- Also known as: Jewtown Eddie
- Born: September 17, 1931 Greenwood, Mississippi
- Died: January 27, 2005 (aged 73) Miller, Indiana
- Genres: Blues
- Instruments: singing, harmonica
- Years active: 1960s–2000s

= Eddie Burks (blues musician) =

American musician

Eddie Burks (September 17, 1931 – January 27, 2005) was an American blues harmonica player and singer, well known for playing in Maxwell Street Market, Chicago, in the 1960s and 1970s, whose later career included a number of album releases, frequent touring, and work on the festival circuit.

==Life and career==
Burks was born on September 17, 1931, near Greenwood, Mississippi, the 14th and youngest child in a family of sharecroppers. When he was a child one of his brothers was lynched by the Ku Klux Klan.

After moving to Chicago in 1946 he worked in a steel mill. While he did not perform blues because of his religious beliefs, he often attended clubs on the West Side of Chicago. In addition to his steel mill job, Burks was a minister in the Apostolic faith and had a storefront church, but he switched to playing blues full-time after the riots precipitated by the assassination of Martin Luther King Jr. in April 1968.

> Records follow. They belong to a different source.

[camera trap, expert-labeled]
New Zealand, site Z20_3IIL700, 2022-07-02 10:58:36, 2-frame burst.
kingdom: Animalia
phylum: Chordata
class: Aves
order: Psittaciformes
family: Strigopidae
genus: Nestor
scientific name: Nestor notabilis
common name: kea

He played so often on Maxwell Street Market in the late 1960s and 1970s that he became known as "Jewtown Eddie", after the local name for the area. During this period he also worked as a sideman with the likes of Eddie Shaw and Jimmy Dawkins. He released his first single, "Lowdown Dog", in 1977, and this was followed up by two further releases. However, Burks remained largely unknown outside Chicago until 1990 when he released his debut album Vampire Woman on Rising Son Records (later renamed Rising Son Blues), a label he founded with his wife Maureen Walker. Following this, his solo career took off, and he released further albums, toured frequently, and gained steady work on the festival circuit. In 1994 he appeared in the Academy Award nominated documentary Blues Highway.

After his 70th birthday his health declined as a result of diabetes, but he continued to play in the Chicago clubs until his death in a car accident near Miller, Indiana on January 27, 2005.